U.S. media tends to present U.S. politics as akin to the election of a prom king or queen. That is, you are not supposed to approximate the ideal of direct democracy by electing someone who will enact the policies you favor. Rather you are supposed to elect a model human being whom you would like to be friends with and whom you wish to hold up as a model to children. Thus, we go through a presidential campaign, and the candidates are hardly even asked basic budgetary and policy questions -- yet we learn their biographies in detail. There is nothing trivial about racism, sexism, misogyny, or violence in personal lives. Words are actions and do matter. But there is a difference between revealing that a politician is opposing the will of the people and revealing that a politician used to be, or even still is, a horrible person. Of course it would be ideal to elect both small-d democrats AND wonderful people. But we've been led to imagine that all that counts is the latter, whereas the former is actually far more important and far more lacking in our country.

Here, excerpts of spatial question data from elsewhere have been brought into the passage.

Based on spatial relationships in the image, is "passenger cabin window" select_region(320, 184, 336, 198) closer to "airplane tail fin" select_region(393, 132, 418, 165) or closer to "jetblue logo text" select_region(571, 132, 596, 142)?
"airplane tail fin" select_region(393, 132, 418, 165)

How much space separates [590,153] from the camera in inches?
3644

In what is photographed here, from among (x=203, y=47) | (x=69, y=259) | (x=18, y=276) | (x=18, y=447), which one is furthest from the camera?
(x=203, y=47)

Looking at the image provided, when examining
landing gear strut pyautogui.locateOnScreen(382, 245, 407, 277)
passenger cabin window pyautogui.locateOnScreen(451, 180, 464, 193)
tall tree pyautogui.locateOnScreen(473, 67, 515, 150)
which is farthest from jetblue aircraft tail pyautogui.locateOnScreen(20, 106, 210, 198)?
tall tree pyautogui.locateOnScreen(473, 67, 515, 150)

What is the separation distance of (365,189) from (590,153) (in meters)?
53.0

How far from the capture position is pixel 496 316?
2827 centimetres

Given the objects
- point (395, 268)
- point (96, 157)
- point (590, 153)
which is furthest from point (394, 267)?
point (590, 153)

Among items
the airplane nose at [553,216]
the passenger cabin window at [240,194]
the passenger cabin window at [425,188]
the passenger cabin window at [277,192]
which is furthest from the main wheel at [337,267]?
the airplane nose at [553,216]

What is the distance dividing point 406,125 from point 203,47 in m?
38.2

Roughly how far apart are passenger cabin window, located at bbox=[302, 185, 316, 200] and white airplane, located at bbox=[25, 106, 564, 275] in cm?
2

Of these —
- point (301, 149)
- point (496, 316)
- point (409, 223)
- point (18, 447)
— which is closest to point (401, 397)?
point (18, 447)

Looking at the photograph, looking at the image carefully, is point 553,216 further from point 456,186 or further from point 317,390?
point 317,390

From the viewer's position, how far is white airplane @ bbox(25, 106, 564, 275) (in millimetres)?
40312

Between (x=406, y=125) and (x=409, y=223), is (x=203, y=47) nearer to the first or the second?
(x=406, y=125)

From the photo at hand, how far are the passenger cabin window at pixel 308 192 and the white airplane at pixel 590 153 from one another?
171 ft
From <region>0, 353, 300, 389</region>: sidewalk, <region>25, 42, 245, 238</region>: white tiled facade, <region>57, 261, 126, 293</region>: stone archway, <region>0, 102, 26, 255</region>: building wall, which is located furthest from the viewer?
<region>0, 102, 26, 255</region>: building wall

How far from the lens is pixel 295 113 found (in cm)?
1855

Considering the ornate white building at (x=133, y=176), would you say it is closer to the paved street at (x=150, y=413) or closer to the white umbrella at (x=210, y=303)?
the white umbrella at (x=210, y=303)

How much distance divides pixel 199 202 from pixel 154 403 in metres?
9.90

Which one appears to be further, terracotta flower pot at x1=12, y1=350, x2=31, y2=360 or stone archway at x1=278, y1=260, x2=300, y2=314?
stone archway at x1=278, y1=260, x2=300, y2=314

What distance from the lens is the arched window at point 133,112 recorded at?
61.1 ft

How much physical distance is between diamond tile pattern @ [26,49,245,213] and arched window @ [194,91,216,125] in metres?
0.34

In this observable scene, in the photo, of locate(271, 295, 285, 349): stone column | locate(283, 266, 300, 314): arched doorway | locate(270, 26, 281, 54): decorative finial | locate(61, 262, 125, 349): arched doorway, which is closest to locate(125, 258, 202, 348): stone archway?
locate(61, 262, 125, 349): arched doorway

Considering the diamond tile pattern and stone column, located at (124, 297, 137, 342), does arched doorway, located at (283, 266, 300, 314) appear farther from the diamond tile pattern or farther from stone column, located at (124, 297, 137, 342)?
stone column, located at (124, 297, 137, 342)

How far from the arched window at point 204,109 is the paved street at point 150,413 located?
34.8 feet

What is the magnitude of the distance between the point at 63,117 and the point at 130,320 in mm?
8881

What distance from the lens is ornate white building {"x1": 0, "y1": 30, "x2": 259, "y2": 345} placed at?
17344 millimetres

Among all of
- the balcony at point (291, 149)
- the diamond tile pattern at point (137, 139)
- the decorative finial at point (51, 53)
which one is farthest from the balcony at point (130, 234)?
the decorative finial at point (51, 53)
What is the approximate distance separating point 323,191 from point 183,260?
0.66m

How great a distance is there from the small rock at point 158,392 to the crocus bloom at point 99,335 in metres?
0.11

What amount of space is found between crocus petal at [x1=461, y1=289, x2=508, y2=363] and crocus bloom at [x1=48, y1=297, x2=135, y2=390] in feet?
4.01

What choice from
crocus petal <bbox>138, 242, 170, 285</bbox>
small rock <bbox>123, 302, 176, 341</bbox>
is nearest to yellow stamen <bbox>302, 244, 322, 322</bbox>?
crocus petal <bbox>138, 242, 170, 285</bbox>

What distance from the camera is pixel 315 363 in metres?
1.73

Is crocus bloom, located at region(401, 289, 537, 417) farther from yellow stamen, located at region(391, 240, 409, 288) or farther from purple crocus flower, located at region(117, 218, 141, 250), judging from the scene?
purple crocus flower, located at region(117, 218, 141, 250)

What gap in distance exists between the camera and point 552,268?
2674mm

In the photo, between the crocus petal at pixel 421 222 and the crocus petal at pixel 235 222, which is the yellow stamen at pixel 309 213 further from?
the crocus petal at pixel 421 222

5. Stop Trying to Throw Away Human Beings

We live in a society in which an airline bans a man for life for uttering some obnoxious, possibly drunken Trumpisms on a flight. For life! Our country allows the sentencing of children -- children! -- to prison for life. For life! Until death. Death in a cage. Our country still barbarically allows the state execution of prisoners, the presidential execution of drone targets (along with anybody nearby), and often the killing of unarmed non-threatening civilians by police without penalty. People who've gone to prison and served their time are denied the right to vote or travel or serve on juries FOREVER. We're taught that skills, abilities, and -- even more absurdly -- attitudes are all in-born and permanent, including criminal tendencies. Our entertainment and our foreign policy are full of depictions of certain people and groups of people (or aliens or zombies or wizards) as inherently evil, and others as inherently good -- regardless of the behavior of either group. This is intellectually unsupportable and morally disastrous. This denies the existence of, never mind the merits, of whistleblowers and reformers. And try to find a teacher who hasn't tried to educate students not to repeat the teacher's mistakes.

6. Hypocrisy

Has Bellamy himself argued against giving others a second chance? If so, he was wrong and should be opposed in that position. But is there no hypocrisy among his critics? Most of this country is prepared to completely forgive and excuse one or the other of these two things:

--Hillary Clinton taking millions from Saudi Arabia and Boeing into her family foundation and making it her mission to waive legal restrictions on Boeing selling planes to Saudi Arabia -- planes put to immediate use slaughtering innocent families in Yemen.

--Donald Trump declaring that the United States should "steal their oil," "kill their families," ban Muslims, and wall off Mexico, while modeling intense sexism and cruel mockery of the disabled.

If you voted for either of those people, even as a "lesser evil," please leave Wes Bellamy the heck alone!